**EXERCISE DESCRIPTION**
Could you copy every entry exactly, with nothing changed?

**EXERCISE MATERIALS**
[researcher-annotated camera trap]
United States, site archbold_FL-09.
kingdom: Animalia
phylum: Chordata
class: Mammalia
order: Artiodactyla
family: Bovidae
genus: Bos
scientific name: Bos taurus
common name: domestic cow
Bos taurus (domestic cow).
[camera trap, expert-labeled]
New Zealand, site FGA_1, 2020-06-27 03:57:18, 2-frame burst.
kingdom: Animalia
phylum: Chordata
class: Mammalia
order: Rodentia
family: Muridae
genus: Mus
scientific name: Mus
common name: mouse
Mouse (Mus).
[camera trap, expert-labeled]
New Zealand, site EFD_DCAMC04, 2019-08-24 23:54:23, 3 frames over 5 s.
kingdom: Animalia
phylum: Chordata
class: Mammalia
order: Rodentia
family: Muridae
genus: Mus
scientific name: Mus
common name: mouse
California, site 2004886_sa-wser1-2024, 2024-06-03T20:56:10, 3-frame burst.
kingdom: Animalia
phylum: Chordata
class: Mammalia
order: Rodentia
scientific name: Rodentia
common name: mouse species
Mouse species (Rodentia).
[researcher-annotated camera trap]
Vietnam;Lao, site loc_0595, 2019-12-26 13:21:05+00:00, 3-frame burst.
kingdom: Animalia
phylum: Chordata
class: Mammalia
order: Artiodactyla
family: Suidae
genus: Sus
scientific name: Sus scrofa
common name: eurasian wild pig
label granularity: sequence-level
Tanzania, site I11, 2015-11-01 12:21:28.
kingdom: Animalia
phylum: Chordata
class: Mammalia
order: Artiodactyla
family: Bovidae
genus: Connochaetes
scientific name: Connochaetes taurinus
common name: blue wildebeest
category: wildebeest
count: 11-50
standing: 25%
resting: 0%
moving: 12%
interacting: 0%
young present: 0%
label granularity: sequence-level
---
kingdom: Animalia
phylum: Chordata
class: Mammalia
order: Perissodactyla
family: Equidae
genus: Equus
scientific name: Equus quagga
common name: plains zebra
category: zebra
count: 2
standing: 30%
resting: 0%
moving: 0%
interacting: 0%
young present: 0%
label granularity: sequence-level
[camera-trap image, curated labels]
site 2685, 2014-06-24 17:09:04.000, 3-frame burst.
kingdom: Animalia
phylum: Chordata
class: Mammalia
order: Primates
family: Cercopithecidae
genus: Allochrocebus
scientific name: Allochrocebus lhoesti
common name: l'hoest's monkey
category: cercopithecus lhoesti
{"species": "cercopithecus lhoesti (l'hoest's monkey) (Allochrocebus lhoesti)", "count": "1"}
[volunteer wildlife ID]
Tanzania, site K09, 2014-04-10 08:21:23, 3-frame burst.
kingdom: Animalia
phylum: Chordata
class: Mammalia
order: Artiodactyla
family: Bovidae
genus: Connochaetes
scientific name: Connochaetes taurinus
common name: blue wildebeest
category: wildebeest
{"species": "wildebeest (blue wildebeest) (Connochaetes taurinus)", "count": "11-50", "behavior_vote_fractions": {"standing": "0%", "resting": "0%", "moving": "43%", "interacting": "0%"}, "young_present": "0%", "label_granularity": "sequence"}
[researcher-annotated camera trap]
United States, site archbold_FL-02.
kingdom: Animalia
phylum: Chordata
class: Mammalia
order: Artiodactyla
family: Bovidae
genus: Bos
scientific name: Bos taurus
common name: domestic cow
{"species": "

**RESPONSE**
[researcher-annotated camera trap]
United States, site archbold_FL-09.
kingdom: Animalia
phylum: Chordata
class: Mammalia
order: Artiodactyla
family: Bovidae
genus: Bos
scientific name: Bos taurus
common name: domestic cow
Bos taurus (domestic cow).
[camera trap, expert-labeled]
New Zealand, site FGA_1, 2020-06-27 03:57:18, 2-frame burst.
kingdom: Animalia
phylum: Chordata
class: Mammalia
order: Rodentia
family: Muridae
genus: Mus
scientific name: Mus
common name: mouse
Mouse (Mus).
[camera trap, expert-labeled]
New Zealand, site EFD_DCAMC04, 2019-08-24 23:54:23, 3 frames over 5 s.
kingdom: Animalia
phylum: Chordata
class: Mammalia
order: Rodentia
family: Muridae
genus: Mus
scientific name: Mus
common name: mouse
California, site 2004886_sa-wser1-2024, 2024-06-03T20:56:10, 3-frame burst.
kingdom: Animalia
phylum: Chordata
class: Mammalia
order: Rodentia
scientific name: Rodentia
common name: mouse species
Mouse species (Rodentia).
[researcher-annotated camera trap]
Vietnam;Lao, site loc_0595, 2019-12-26 13:21:05+00:00, 3-frame burst.
kingdom: Animalia
phylum: Chordata
class: Mammalia
order: Artiodactyla
family: Suidae
genus: Sus
scientific name: Sus scrofa
common name: eurasian wild pig
label granularity: sequence-level
Tanzania, site I11, 2015-11-01 12:21:28.
kingdom: Animalia
phylum: Chordata
class: Mammalia
order: Artiodactyla
family: Bovidae
genus: Connochaetes
scientific name: Connochaetes taurinus
common name: blue wildebeest
category: wildebeest
count: 11-50
standing: 25%
resting: 0%
moving: 12%
interacting: 0%
young present: 0%
label granularity: sequence-level
---
kingdom: Animalia
phylum: Chordata
class: Mammalia
order: Perissodactyla
family: Equidae
genus: Equus
scientific name: Equus quagga
common name: plains zebra
category: zebra
count: 2
standing: 30%
resting: 0%
moving: 0%
interacting: 0%
young present: 0%
label granularity: sequence-level
[camera-trap image, curated labels]
site 2685, 2014-06-24 17:09:04.000, 3-frame burst.
kingdom: Animalia
phylum: Chordata
class: Mammalia
order: Primates
family: Cercopithecidae
genus: Allochrocebus
scientific name: Allochrocebus lhoesti
common name: l'hoest's monkey
category: cercopithecus lhoesti
{"species": "cercopithecus lhoesti (l'hoest's monkey) (Allochrocebus lhoesti)", "count": "1"}
[volunteer wildlife ID]
Tanzania, site K09, 2014-04-10 08:21:23, 3-frame burst.
kingdom: Animalia
phylum: Chordata
class: Mammalia
order: Artiodactyla
family: Bovidae
genus: Connochaetes
scientific name: Connochaetes taurinus
common name: blue wildebeest
category: wildebeest
{"species": "wildebeest (blue wildebeest) (Connochaetes taurinus)", "count": "11-50", "behavior_vote_fractions": {"standing": "0%", "resting": "0%", "moving": "43%", "interacting": "0%"}, "young_present": "0%", "label_granularity": "sequence"}
[researcher-annotated camera trap]
United States, site archbold_FL-02.
kingdom: Animalia
phylum: Chordata
class: Mammalia
order: Artiodactyla
family: Bovidae
genus: Bos
scientific name: Bos taurus
common name: domestic cow
{"species": "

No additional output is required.